Scientists say experimental spacecraft is five times more accurate than hoped, paving way for larger mission.

    LISA Pathfinder is part of a mission to test technology for future gravitational-wave observatories [ESA]
    LISA Pathfinder is part of a mission to test technology for future gravitational-wave observatories [ESA]

    LISA Pathfinder details

    • LISA Pathfinder is parked in space 1.5 million km from Earth
    • The probe measures movements as small as one part in 10 millionths of a billionth of Earth's gravity
    • By detecting gravitational waves it will allow scientists to "see" more of the Universe
    • Success of LISA Pathfinder paves the way for large-scale experiment involving three satellites

    Two months into an experimental mission to test advanced gravity-sensing technology, the European Space Agency says the results have exceeded their expectations.

    The craft, called LISA Pathfinder, is parked in space 1.5 million kilometres from Earth, midway between our planet and the Sun, where the gravitational pull of both objects is cancelled by the other.

    Onboard are two small identical cubes of solid gold-platinum alloy free-falling through space at the same speed as the craft, while a laser measures their relative motion with unprecedented accuracy; movements as small as one part in 10 millionths of a billionth of Earth's gravity.

    The technology is a first step toward developing a space-based observatory to detect gravitational waves.

    "We now know gravitational waves are detectable - they exist - and now, thanks to Lisa Pathfinder, we know that we have sufficient sensitivity to observe them from space, and therefore a new window to the Universe has been opened," Fabio Favata, from ESA's Directorate of Science, told a briefing on the mission.

    Gravitational wave-test spacecraft launched

    Most of our knowledge about the Universe is based upon our observation of electromagnetic waves including visible light, infrared, X-rays and gamma rays.

    But 100 years ago Albert Einstein, in his theory of general relativity, predicted that another form of wave existed, and these gravitational waves have a profound effect on the Universe.

    "When a gravitational wave is produced, for example when two massive back holes at the centre of galaxies smash into each other, it creates these ripples in space-time," Paul McNamara, LISA Pathfinder's project scientist, told Al Jazeera when the craft launched last year.

    "But because it is stiff, the ripples are not very big so we have to have a very precise instrument which allows us to pick up the minuscule changes in space-time itself."


    The Dark Universe

    Previous research has led scientists to believe that current telescopes are able only to detect just 4 percent of the matter in the Universe.
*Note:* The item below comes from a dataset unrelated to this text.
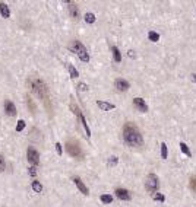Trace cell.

    It is hoped a gravitational wave detector will help them "see" some of the other 96 percent of matter, including dark matter.

    "When we open the gravitational wave window to the Universe we are seeing completely new objects, things that we have never been able to see before and never will be able to see using electromagnetic spectrum,"  McNamara said.

    "We're really on the cusp of observing the Universe in a whole new way."

    The initial success of LISA Pathfinder paves the way for a large-scale experiment involving three satellites, placed a million kilometres apart, planned for launch in 2034.